- [Task directions]:
All of the records below should be retyped exactly, with no pictures included.

- [Source information]:
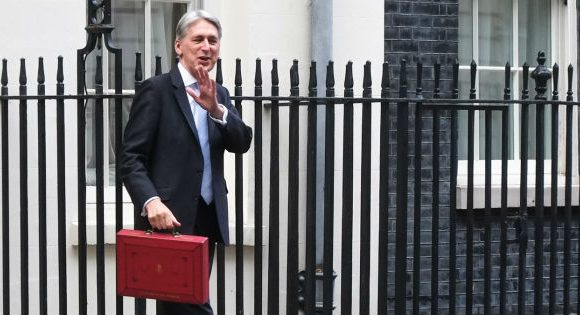 Is The Autumn Budget Good News For Business?
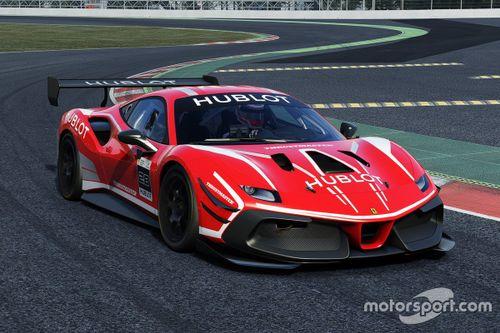 Ferrari eSports Series announcement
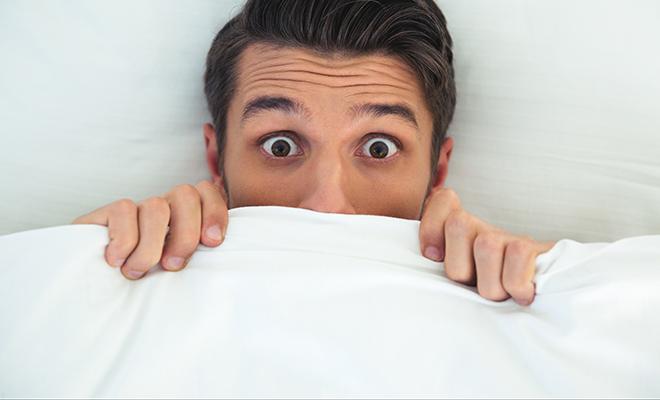 Schauen Sie lieber genau in Ihr Bett. Vielleicht krabbelt's dort!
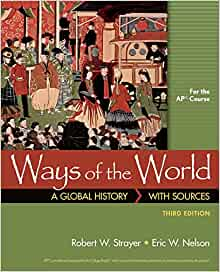 Amazon.com: Ways of the World with Sources for AP ...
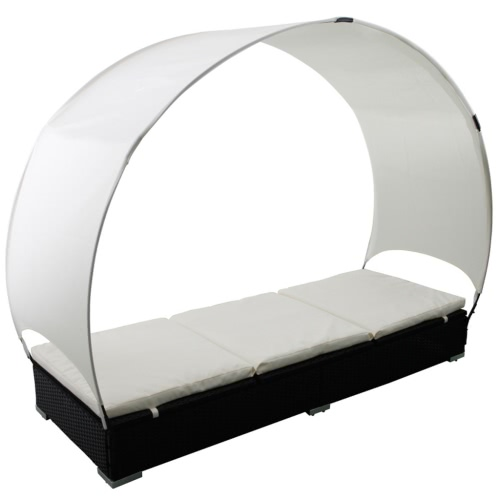 Rattan Lounge Bed Black with Canopy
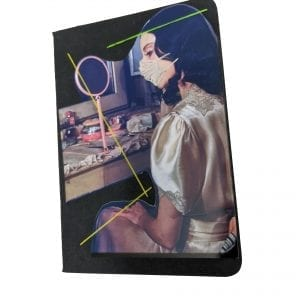 Embroidery art on small black notebook, collage of woman at dressing table in face mask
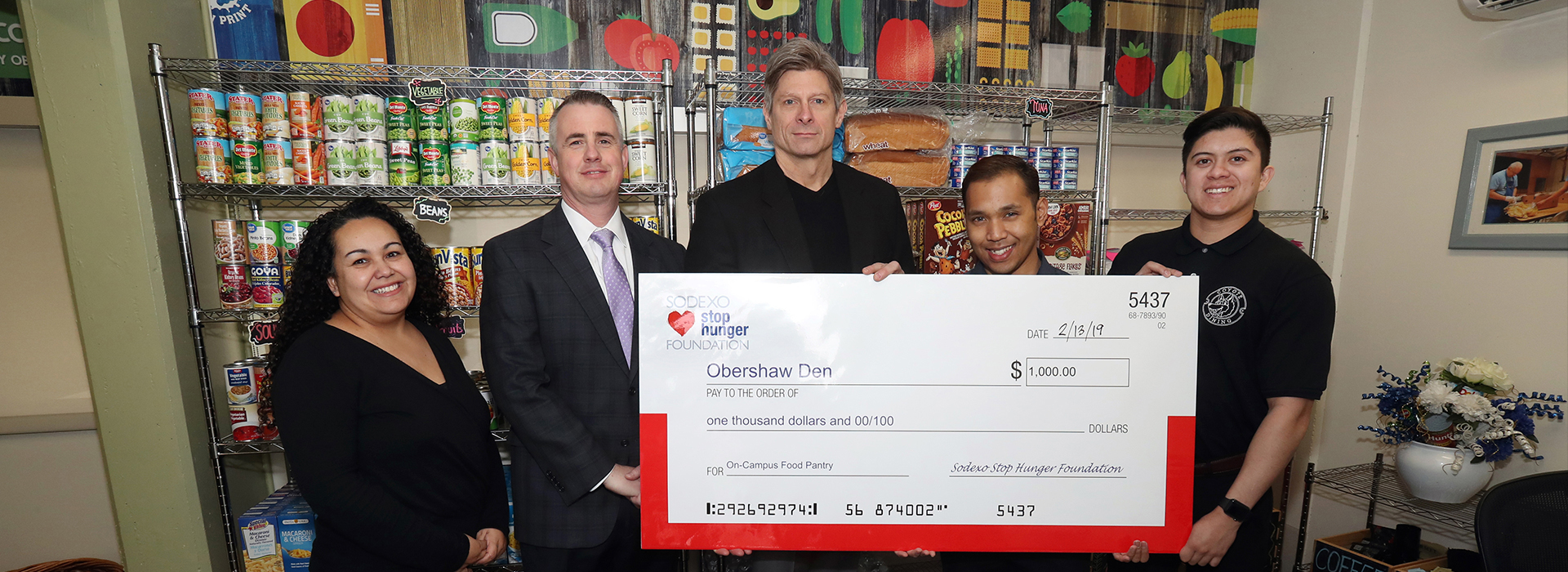 Obershaw DEN receives $1,000 donation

- [Your response]:
 Is The Autumn Budget Good News For Business?
 Ferrari eSports Series announcement
 Schauen Sie lieber genau in Ihr Bett. Vielleicht krabbelt's dort!
 Amazon.com: Ways of the World with Sources for AP ...
 Rattan Lounge Bed Black with Canopy
 Embroidery art on small black notebook, collage of woman at dressing table in face mask
 Obershaw DEN receives $1,000 donation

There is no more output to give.